13. Active Galaxies 20 to 25 percent of all galaxies don’t fit well into Hubble’s classification scheme. Some of these galaxies are among the most energetic objects known. Their luminosities can be thousands of times that of the Milky Way. At visible wavelengths, such objects look like normal galaxies. At other wavelengths, they look drastically different.

14. Galactic Radiation Normal galaxies emit most of their radiation at visible wavelengths (stellar radiation). Active galaxies emit most of their light at wavelengths both shorter and longer than visible (nonstellar radiation). The term active galaxy refers to a system where the abnormal activity is related to violent events occurring in or near the galactic nucleus. Such systems are known as active galactic nuclei. Three types: Seyfert galaxies, radio galaxies, and quasars.

15. Seyfert Galaxies Named for Carl Seyfert, who first observed them in 1943 from Mount Wilson Observatory. Resemble normal spiral galaxies. Most of the energy is emitted from the galactic nucleus. Brightest Seyfert nuclei are 10 times more energetic than the entire Milky Way. 75% of Seyferts emit most of their radiation in the infrared (dust is re- emitting higher energy radiation it has absorbed). Energy emission often varies in time - by as much as 50% in under a year -- the source must be very compact (1 ly across since an object cannot flicker in less time than radiation takes to cross it).

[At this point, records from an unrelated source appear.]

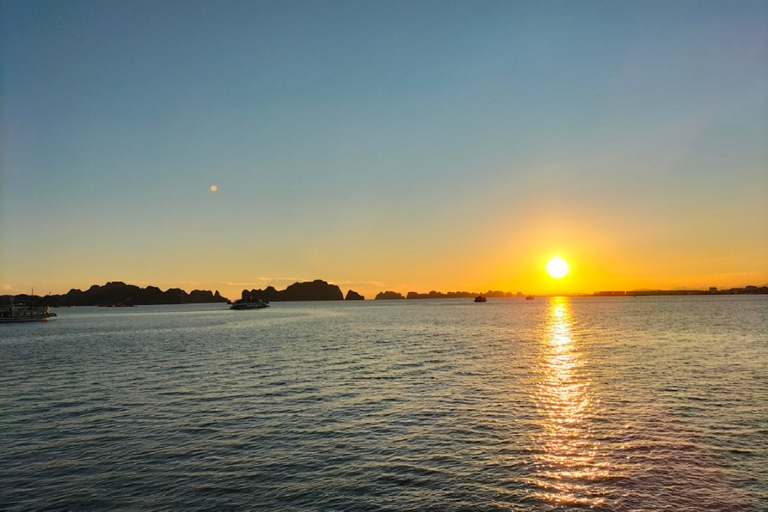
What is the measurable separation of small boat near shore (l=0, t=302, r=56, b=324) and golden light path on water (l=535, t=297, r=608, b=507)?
192106 mm

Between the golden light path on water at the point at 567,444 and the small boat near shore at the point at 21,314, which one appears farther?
the small boat near shore at the point at 21,314

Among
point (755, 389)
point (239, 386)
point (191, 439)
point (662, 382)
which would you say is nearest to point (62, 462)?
point (191, 439)

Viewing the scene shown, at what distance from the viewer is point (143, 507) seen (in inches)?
767

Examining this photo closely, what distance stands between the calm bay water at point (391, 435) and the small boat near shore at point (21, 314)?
143381 millimetres

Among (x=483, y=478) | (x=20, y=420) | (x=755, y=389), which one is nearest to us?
(x=483, y=478)

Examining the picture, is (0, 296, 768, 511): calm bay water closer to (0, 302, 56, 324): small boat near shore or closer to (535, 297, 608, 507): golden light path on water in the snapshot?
(535, 297, 608, 507): golden light path on water

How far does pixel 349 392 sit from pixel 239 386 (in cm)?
1149

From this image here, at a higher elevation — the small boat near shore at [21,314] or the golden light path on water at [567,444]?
the small boat near shore at [21,314]

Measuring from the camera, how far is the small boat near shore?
170m

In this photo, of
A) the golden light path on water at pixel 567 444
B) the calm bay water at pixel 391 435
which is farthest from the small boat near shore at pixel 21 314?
the golden light path on water at pixel 567 444

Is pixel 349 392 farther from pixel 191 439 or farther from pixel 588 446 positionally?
pixel 588 446

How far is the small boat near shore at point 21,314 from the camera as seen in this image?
559 feet

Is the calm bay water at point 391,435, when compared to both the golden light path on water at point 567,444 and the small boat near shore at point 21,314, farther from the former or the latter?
the small boat near shore at point 21,314

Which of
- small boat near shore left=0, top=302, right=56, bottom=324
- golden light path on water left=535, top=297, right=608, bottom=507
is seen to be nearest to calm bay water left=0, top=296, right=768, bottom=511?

16. Radio Galaxies Emit large amounts of energy in the radio portion of the electromagnetic spectrum. Centaurus A is one example. The emission does not come from a compact nucleus, but from two huge extended regions called radio lobes (which extend in size comparable to the entire Local Group). Radio lobes jet out from the center - possibly expelled from the nucleus due to a galaxy merger. Despite their name, they actually radiate more energy at short wavelengths.

17. Common Features of Active Galaxies Compact nucleus Jets Signs of interactions with other galaxies

18. Quasars Brightest known objects in the universe. Known as “quasi-stellar objects” (QSO or quasars for short) due to star-like appearance. Look like stars since they are so far away from us. Radiation is nonstellar and may vary over time. Some show jets and extended emission features. Most emit their energy in the infrared. Believe they are the cores of distant active galaxies (galaxies are too faint to be seen).

19. Common Properties of Active Galactic Nuclei They have high luminosities. Their energy emission is mostly nonstellar. Their energy output can be highly variable. They often exhibit jets and other signs of explosive activity. Their optical spectra may show broad emission lines, indicating rapid internal motion within the energy-producing region.

20. Energy Production Supermassive black hole - large amounts of energy are produced as matter spirals down onto the central object. Matter emits large amounts of radiation as it is heated to high temperatures due to friction within the accretion disk. Instabilities in the accretion disk can cause varying energy output. Jets are a common feature of accretion flows, although not sure how they are formed (linked to strong magnetic fields).

21. Energy Emission Emission spans infrared to X rays. Much of the higher energy radiation is absorbed by dust and then emitted in the infrared (reprocessing). Synchrotron radiation - produced as particles spiral around magnetic field lines. Not related to the temperature of the radiating object.